WORK ITEM:
Make an exact copy of all the records that follow, apart from the pictures.

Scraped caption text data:
.....

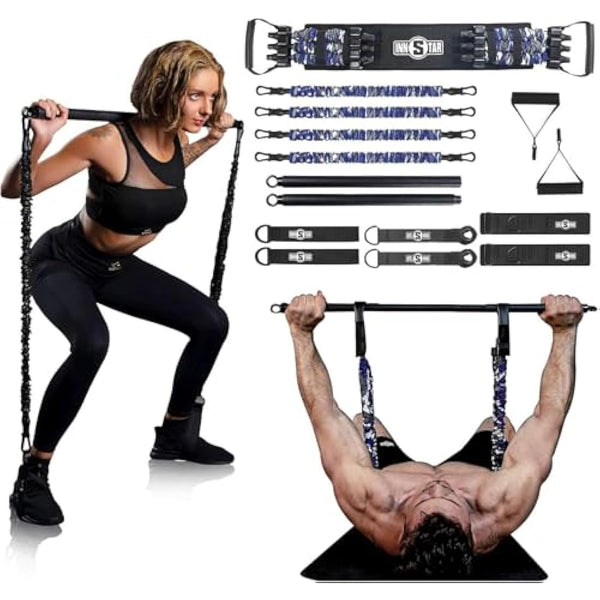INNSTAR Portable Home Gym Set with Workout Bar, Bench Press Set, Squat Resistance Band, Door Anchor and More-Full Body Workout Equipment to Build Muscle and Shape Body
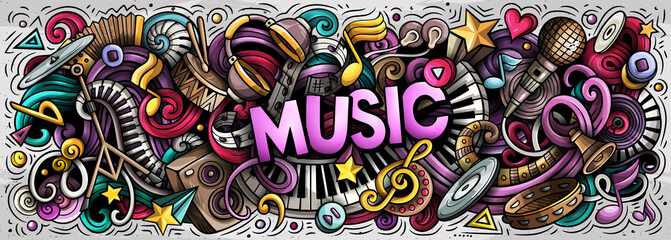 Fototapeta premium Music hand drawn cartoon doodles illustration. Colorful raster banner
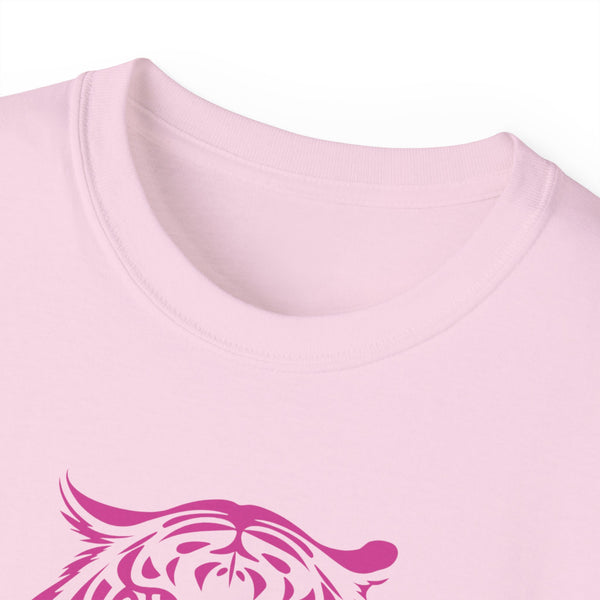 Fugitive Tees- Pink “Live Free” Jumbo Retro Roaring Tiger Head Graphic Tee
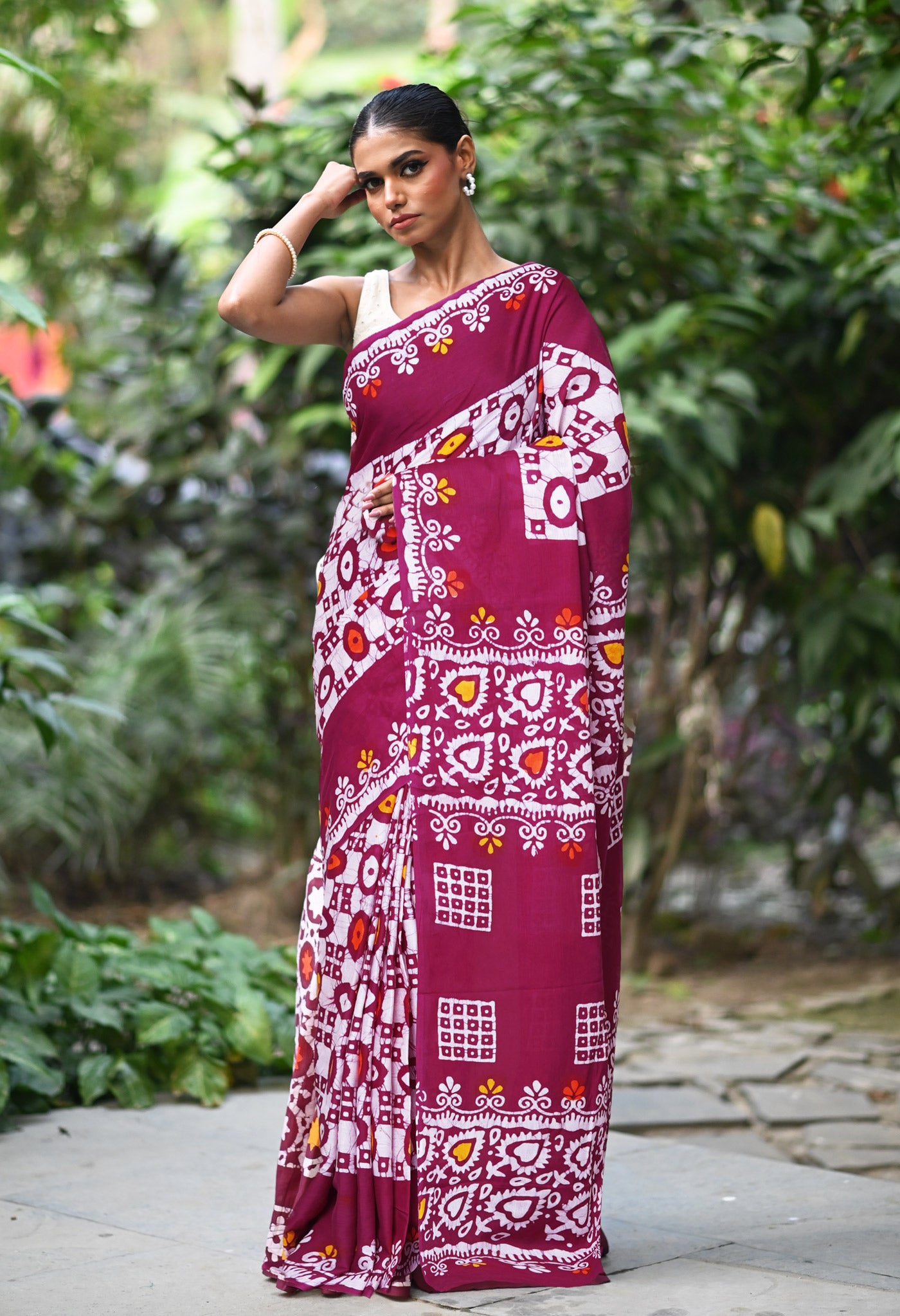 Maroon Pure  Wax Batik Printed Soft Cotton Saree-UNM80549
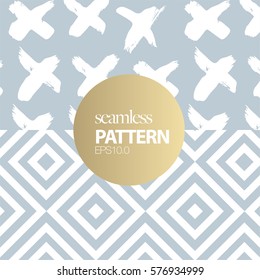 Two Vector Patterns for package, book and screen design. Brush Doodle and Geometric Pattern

.....

EXERCISE ANSWER:
INNSTAR Portable Home Gym Set with Workout Bar, Bench Press Set, Squat Resistance Band, Door Anchor and More-Full Body Workout Equipment to Build Muscle and Shape Body
 Fototapeta premium Music hand drawn cartoon doodles illustration. Colorful raster banner
 Fugitive Tees- Pink “Live Free” Jumbo Retro Roaring Tiger Head Graphic Tee
 Maroon Pure  Wax Batik Printed Soft Cotton Saree-UNM80549
 Two Vector Patterns for package, book and screen design. Brush Doodle and Geometric Pattern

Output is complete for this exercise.